• [ESTRATTO]:
◆ ◆ ◆ ◆ ◆
Le dimissioni di Roncelli aprono a una possibile scissione. Ma un conto è contestare sui temi, un altro dire che dei socialisti sono ‘troppo’ di sinistra
I sei mesi che mancano alle elezioni cantonali per il Ps rischiano di trasformarsi da sereno percorso d’accompagnamento all’elezione in governo di Marina Carobbio ad accidentato e logorato cammino, con una pericolosa radicalizzazione delle posizioni interne al partito. Le dimissioni del vicepresidente Evaristo Roncelli saranno "un atto coerente", come rilevano i due copresidenti Riget e Sirica nella nostra intervista. Ma rappresentano una frattura che sembra insanabile.
Però ci vuole senso di realtà. Per la prima volta Roncelli spiega su quali temi, ad avviso della corrente interna che sostiene Amalia Mirante, le opinioni divergono: la riforma fiscale e sociale del 2017, l’iniziativa contro l’allevamento intensivo, la contrarietà a utilizzare gli utili della Bns per finanziare l’Avs, l’essere favorevole a prolungare l’apertura dei negozi. In breve: se buona parte di questo elenco l’avesse stilato un liberale radicale nessuno avrebbe provato grande sorpresa. E se anche sul piano di rilancio e sul pacchetto di misure anti-inflazione presentati dalla direzione del Ps "ci sarebbero state cose da dire, ma ho preferito tacere" allora, davvero, mal si comprende l’ambizione di avere un nome forte – leggasi Mirante – per la corsa al Consiglio di Stato se non si condivide niente o quasi dell’azione politica del proprio partito.
◆ ◆ ◆ ◆ ◆
• [ELENCO DELLE CONSEGNE]:
A. Trascrivi dall'estratto sul Ps il passo da "Le dimissioni di" a "che sembra insanabile.".
B. Prosegui l'estratto sulle dimissioni di Roncelli, riprendendo subito dopo la sua ultima frase.
Le righe non servono per svolgere le consegne.
◆ ◆ ◆ ◆ ◆
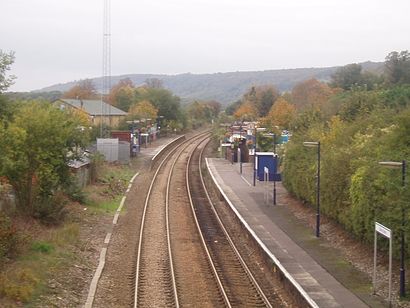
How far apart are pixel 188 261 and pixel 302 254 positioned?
12.2ft

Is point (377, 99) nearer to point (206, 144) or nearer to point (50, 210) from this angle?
point (50, 210)

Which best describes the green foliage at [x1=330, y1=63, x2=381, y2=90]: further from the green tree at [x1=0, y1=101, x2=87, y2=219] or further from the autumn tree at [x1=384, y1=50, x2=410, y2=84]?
the green tree at [x1=0, y1=101, x2=87, y2=219]

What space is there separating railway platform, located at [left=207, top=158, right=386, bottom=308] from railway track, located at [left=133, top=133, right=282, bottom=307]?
1.12 m

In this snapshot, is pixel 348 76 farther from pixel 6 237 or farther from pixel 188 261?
pixel 6 237

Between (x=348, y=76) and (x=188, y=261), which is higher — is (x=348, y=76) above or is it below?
above

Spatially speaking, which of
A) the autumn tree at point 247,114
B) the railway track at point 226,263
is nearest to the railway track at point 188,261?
the railway track at point 226,263

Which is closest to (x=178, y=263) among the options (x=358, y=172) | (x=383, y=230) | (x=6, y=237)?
(x=6, y=237)

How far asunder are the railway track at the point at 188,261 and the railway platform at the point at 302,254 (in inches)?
44.1

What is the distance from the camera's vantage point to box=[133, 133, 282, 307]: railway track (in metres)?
16.6

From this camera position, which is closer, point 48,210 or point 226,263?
point 226,263

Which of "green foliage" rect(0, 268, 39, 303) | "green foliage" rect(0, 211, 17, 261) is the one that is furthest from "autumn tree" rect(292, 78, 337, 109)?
"green foliage" rect(0, 268, 39, 303)

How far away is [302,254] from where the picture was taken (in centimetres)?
2088

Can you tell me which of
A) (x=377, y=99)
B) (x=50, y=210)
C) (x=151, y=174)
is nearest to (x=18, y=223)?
(x=50, y=210)

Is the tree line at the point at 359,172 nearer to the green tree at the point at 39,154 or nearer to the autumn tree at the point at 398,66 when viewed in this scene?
the green tree at the point at 39,154
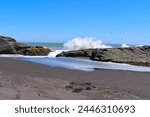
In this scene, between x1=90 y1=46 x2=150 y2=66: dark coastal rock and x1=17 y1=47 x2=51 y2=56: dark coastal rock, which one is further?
x1=17 y1=47 x2=51 y2=56: dark coastal rock

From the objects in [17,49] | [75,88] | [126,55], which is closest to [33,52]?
[17,49]

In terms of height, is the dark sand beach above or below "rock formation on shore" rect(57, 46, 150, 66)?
below

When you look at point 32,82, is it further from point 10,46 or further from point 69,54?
point 10,46

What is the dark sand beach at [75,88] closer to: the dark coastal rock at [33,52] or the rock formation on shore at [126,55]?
the rock formation on shore at [126,55]

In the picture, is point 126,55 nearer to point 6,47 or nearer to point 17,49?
point 17,49

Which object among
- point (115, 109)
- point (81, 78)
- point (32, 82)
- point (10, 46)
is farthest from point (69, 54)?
point (115, 109)

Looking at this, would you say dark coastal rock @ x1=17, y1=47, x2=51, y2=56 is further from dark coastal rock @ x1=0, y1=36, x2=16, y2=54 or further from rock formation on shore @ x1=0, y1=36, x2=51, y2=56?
dark coastal rock @ x1=0, y1=36, x2=16, y2=54

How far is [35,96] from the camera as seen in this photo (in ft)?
25.6

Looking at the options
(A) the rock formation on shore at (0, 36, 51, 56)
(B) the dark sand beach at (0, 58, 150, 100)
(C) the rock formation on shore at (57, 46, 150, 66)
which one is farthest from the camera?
(A) the rock formation on shore at (0, 36, 51, 56)

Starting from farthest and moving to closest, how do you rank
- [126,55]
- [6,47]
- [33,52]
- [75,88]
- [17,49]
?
[17,49]
[6,47]
[33,52]
[126,55]
[75,88]

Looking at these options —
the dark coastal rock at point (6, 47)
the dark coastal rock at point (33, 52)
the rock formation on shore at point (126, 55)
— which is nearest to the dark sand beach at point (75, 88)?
the rock formation on shore at point (126, 55)

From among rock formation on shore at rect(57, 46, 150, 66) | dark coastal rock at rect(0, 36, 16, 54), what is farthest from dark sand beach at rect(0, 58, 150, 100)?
dark coastal rock at rect(0, 36, 16, 54)

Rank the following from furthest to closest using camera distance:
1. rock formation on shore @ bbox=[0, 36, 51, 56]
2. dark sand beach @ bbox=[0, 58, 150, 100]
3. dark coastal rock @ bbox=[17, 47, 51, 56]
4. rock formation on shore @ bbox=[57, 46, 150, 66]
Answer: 1. rock formation on shore @ bbox=[0, 36, 51, 56]
2. dark coastal rock @ bbox=[17, 47, 51, 56]
3. rock formation on shore @ bbox=[57, 46, 150, 66]
4. dark sand beach @ bbox=[0, 58, 150, 100]

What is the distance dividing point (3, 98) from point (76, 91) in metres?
2.28
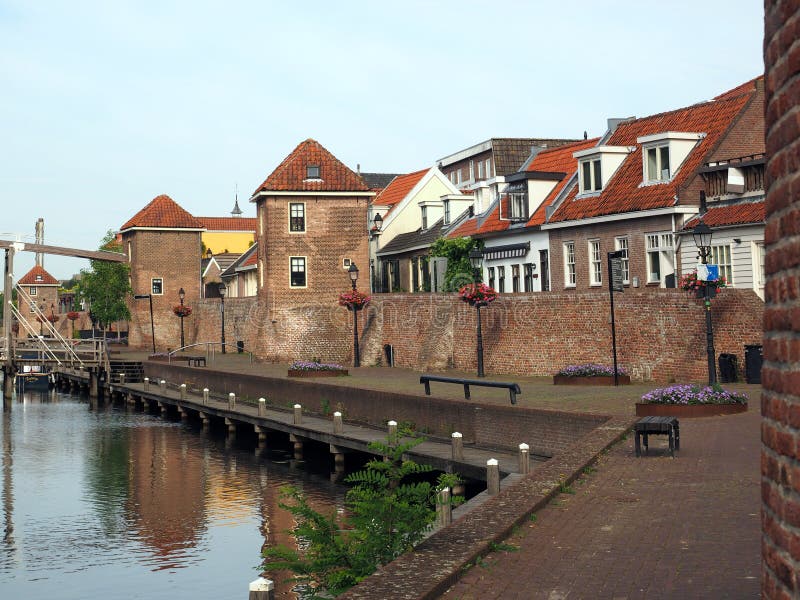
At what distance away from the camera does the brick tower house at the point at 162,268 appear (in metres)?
71.3

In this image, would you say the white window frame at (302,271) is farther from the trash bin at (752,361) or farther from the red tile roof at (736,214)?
the trash bin at (752,361)

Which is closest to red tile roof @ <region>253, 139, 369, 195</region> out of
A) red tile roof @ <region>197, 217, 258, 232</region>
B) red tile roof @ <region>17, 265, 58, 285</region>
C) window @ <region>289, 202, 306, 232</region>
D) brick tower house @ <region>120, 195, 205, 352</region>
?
window @ <region>289, 202, 306, 232</region>

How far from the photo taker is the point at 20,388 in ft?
217

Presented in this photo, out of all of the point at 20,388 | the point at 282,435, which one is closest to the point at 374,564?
the point at 282,435

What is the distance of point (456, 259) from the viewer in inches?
1865

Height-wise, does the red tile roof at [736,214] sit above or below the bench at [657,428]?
above

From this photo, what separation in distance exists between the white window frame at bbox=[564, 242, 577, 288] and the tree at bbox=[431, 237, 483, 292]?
721 cm

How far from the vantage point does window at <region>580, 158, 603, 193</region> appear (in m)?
38.0

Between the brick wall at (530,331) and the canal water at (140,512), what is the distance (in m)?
8.40

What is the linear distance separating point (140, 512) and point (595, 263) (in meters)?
19.7

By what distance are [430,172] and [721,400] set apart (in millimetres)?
41116

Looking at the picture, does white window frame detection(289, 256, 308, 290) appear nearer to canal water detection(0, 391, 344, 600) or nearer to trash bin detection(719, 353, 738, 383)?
canal water detection(0, 391, 344, 600)

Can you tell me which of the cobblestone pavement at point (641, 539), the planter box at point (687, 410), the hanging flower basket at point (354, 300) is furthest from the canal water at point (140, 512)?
the hanging flower basket at point (354, 300)

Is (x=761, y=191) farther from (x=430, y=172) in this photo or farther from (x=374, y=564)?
(x=430, y=172)
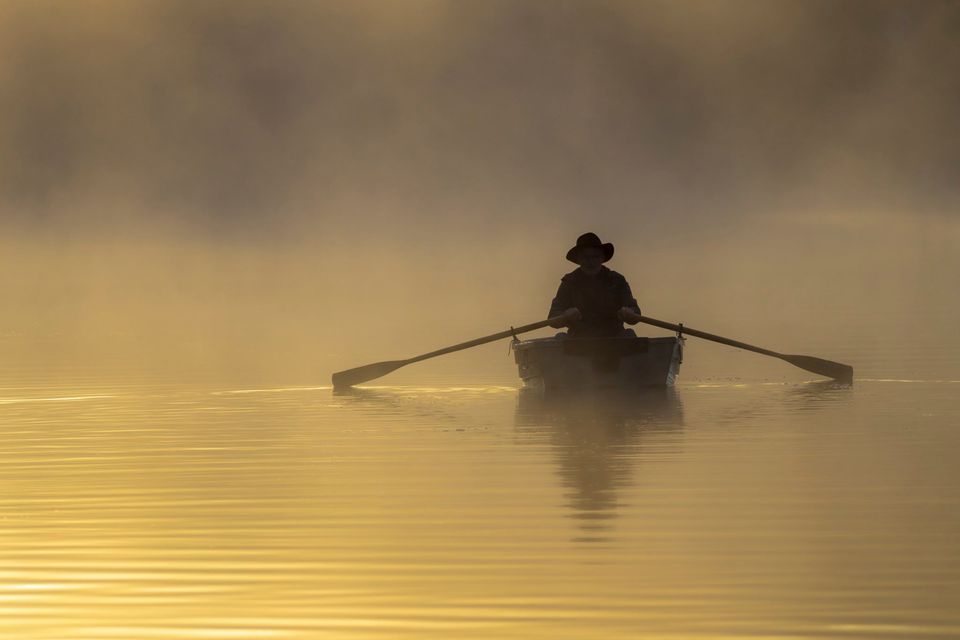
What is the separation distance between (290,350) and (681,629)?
3051 cm

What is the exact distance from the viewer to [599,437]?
754 inches

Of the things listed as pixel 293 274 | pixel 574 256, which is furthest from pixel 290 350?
pixel 293 274

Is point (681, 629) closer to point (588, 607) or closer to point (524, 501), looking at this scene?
point (588, 607)

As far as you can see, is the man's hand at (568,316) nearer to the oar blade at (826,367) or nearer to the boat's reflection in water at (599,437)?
the boat's reflection in water at (599,437)

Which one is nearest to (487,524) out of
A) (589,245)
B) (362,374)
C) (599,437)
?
(599,437)

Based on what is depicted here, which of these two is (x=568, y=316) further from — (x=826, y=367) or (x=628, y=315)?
(x=826, y=367)

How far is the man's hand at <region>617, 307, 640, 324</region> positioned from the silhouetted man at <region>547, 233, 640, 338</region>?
0.16 ft

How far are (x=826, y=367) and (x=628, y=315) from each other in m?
3.84

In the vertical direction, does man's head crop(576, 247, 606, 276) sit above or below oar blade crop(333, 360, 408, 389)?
above

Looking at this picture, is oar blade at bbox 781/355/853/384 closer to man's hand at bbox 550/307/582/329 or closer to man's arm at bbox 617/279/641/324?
man's arm at bbox 617/279/641/324

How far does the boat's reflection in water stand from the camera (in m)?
14.2

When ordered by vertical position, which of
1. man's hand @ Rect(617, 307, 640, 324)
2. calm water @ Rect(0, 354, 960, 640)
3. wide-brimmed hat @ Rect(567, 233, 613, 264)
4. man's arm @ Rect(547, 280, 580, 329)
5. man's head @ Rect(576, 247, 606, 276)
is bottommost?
calm water @ Rect(0, 354, 960, 640)

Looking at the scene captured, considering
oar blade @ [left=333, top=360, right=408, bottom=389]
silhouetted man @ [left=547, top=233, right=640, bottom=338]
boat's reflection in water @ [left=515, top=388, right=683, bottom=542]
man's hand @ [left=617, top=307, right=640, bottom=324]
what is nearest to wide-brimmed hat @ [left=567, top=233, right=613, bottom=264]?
silhouetted man @ [left=547, top=233, right=640, bottom=338]

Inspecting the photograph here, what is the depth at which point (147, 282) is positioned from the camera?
135 metres
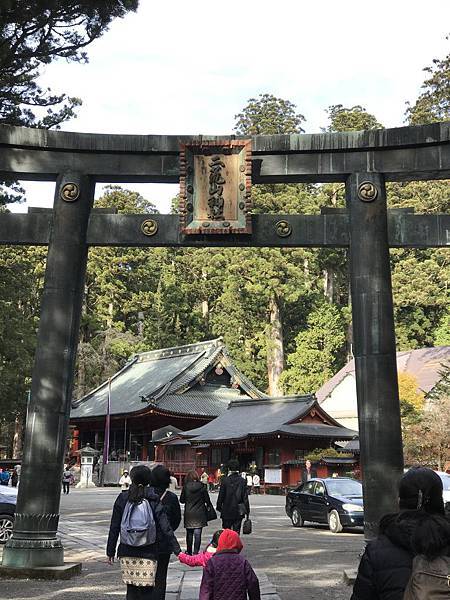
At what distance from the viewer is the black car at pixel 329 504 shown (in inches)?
760

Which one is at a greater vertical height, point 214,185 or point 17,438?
point 214,185

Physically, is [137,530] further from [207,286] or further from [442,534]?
[207,286]

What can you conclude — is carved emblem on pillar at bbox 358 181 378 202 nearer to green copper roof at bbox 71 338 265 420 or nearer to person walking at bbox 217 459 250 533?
person walking at bbox 217 459 250 533

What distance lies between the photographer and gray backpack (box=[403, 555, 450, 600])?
3350mm

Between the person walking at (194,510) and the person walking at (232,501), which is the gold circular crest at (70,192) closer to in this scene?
the person walking at (194,510)

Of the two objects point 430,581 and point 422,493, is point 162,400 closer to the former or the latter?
point 422,493

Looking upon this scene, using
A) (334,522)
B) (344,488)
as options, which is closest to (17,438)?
(344,488)

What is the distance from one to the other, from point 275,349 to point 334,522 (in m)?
37.9

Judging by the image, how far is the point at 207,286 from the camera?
213 ft

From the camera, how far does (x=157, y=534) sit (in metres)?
6.75

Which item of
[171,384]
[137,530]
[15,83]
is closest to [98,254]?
[171,384]

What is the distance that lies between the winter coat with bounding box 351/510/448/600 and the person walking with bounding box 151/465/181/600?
3366 mm

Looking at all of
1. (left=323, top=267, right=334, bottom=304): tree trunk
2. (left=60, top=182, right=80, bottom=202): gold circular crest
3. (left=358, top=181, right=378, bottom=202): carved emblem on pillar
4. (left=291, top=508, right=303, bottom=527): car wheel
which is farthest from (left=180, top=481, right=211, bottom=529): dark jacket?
(left=323, top=267, right=334, bottom=304): tree trunk

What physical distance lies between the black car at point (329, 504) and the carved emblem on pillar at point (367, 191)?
34.0 ft
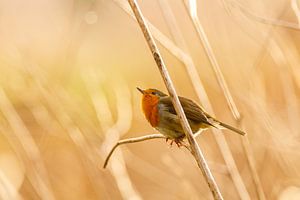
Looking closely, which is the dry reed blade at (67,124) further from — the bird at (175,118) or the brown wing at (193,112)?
the brown wing at (193,112)

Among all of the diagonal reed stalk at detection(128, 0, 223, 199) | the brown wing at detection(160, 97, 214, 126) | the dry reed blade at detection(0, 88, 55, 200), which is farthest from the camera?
the brown wing at detection(160, 97, 214, 126)

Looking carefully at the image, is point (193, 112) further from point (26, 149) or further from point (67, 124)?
point (26, 149)

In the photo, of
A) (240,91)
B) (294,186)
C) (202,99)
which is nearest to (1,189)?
(202,99)

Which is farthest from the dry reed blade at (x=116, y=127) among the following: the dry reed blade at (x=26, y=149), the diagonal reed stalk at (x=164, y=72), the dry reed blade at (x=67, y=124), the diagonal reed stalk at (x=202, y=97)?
the diagonal reed stalk at (x=164, y=72)

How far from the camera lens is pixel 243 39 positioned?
359 centimetres

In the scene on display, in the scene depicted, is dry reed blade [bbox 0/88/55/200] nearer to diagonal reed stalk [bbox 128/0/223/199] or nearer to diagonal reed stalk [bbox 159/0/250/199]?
diagonal reed stalk [bbox 159/0/250/199]

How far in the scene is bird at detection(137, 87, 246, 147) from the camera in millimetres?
2826

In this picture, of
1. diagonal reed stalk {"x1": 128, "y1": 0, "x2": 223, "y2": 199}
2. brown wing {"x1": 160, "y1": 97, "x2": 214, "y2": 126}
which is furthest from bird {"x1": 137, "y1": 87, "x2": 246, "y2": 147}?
diagonal reed stalk {"x1": 128, "y1": 0, "x2": 223, "y2": 199}

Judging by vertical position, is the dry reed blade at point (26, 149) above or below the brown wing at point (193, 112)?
above

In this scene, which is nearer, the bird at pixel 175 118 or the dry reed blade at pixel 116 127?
the dry reed blade at pixel 116 127

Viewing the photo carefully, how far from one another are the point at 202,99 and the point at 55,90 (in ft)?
2.20

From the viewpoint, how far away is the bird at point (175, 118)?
2.83m

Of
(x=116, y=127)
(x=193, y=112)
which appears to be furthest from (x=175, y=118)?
(x=116, y=127)

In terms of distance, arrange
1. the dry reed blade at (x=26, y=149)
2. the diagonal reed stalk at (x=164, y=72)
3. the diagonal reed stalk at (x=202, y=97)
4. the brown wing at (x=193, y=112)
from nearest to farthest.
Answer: the diagonal reed stalk at (x=164, y=72), the diagonal reed stalk at (x=202, y=97), the dry reed blade at (x=26, y=149), the brown wing at (x=193, y=112)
◆ ◆ ◆ ◆ ◆
• [RISULTATI PER CONSEGNA]:
A.
Le dimissioni di Roncelli aprono a una possibile scissione. Ma un conto è contestare sui temi, un altro dire che dei socialisti sono ‘troppo’ di sinistra
I sei mesi che mancano alle elezioni cantonali per il Ps rischiano di trasformarsi da sereno percorso d’accompagnamento all’elezione in governo di Marina Carobbio ad accidentato e logorato cammino, con una pericolosa radicalizzazione delle posizioni interne al partito. Le dimissioni del vicepresidente Evaristo Roncelli saranno "un atto coerente", come rilevano i due copresidenti Riget e Sirica nella nostra intervista. Ma rappresentano una frattura che sembra insanabile.

B.
Quello della corrente interna è stato un controcanto che se si fosse fondato – subito, non ora – sui temi e non su posti e nomi sarebbe stato molto più arricchente sia per il partito, sia per l’area. Che la sinistra a livello quantomeno europeo abbia una certa propensione alle divisioni è cosa nota dalla sua nascita, minuto più minuto meno. Ma una divisione che trae origine da una visione diversa del progressismo è una cosa, una divisione con orizzonte scissione che si deve al contestare una sinistra che fa la sinistra in un partito che si chiama "socialista", e sul fatto che non ci sia un secondo nome forte nella lista rossoverde per il governo, è ben altra cosa.
Ciò detto, le responsabilità non sono mai da cercare da una sola parte. Se un vicepresidente sente di non aver diritto di parola nel proprio partito evidentemente c’è qualcosa che non funziona, in quel partito. A un mese dal congresso, la volontà della copresidenza di organizzare incontri tematici invitando tutti i profili che hanno manifestato dubbi su genesi e composizione della lista progressista è un’apertura al dialogo e una mano tesa alla minoranza. Questa minoranza, però, dovrebbe anche cominciare a fare i conti coi numeri. La conferenza cantonale da lei richiesta si è svolta, dopo il balletto estivo sulle firme raccolte o non raccolte per convocarla, su impulso della direzione. La stessa conferenza cantonale del Ps ha sostenuto ad ampissima maggioranza la linea della direzione sul mettere in lista un nome forte e un esponente della Gioventù socialista. Quando Riget e Sirica affermano che i momenti democratici ci sono stati, hanno ragione. Quando i momenti democratici hanno un esito che porta chi ne auspicava un altro a tirare ancora la corda, le conseguenze possono essere nefaste.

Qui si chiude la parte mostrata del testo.